Using the listing below, set down exactly the lines starting at the line that contains "Fingerprints close-up isolated" and ending at the line that contains "В другом отчете", both included, and no others.

Records to use:
*-*-*
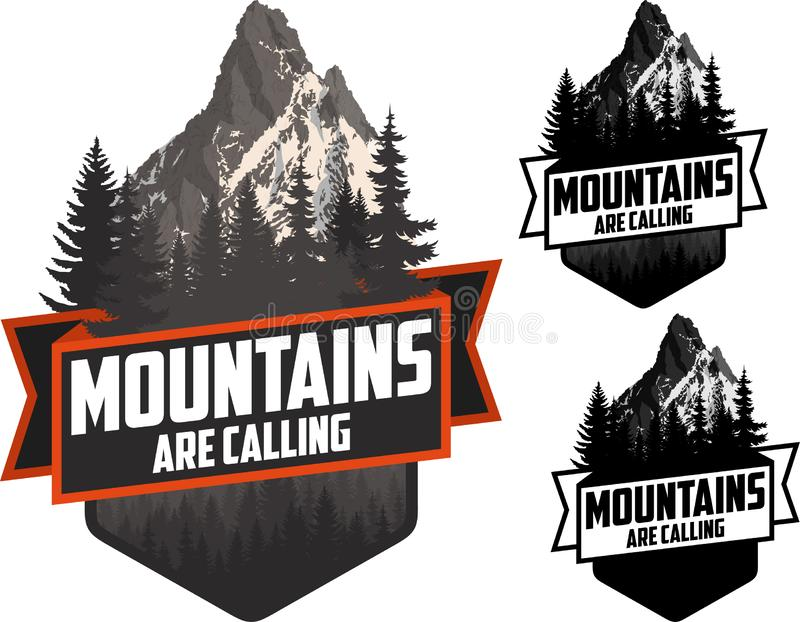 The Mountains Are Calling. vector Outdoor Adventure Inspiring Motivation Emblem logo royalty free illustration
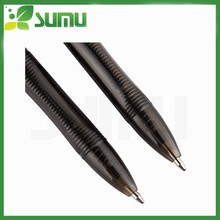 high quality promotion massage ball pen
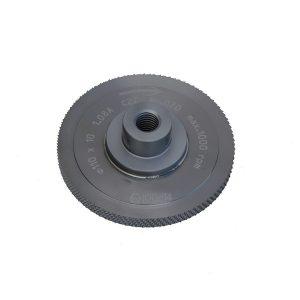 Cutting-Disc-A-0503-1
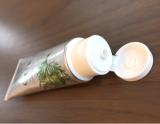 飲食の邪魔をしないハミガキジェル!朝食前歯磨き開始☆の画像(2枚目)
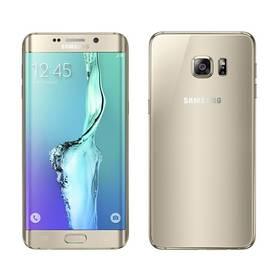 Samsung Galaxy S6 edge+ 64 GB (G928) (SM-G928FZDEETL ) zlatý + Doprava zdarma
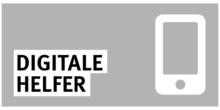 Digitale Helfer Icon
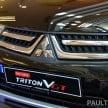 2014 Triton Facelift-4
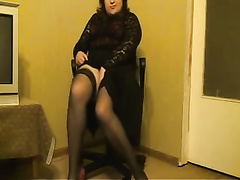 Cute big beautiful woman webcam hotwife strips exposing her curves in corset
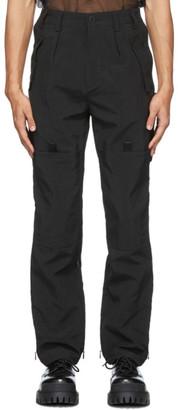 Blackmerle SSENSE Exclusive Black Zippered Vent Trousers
*-*-*
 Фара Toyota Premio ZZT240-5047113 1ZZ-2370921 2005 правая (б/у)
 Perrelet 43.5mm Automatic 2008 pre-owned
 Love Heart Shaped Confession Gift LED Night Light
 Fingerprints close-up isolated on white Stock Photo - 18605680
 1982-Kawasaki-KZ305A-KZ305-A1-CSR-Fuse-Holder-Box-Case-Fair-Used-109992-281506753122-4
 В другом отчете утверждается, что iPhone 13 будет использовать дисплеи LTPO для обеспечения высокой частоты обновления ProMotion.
*-*-*
Your response:
 Fingerprints close-up isolated on white Stock Photo - 18605680
 1982-Kawasaki-KZ305A-KZ305-A1-CSR-Fuse-Holder-Box-Case-Fair-Used-109992-281506753122-4
 В другом отчете утверждается, что iPhone 13 будет использовать дисплеи LTPO для обеспечения высокой частоты обновления ProMotion.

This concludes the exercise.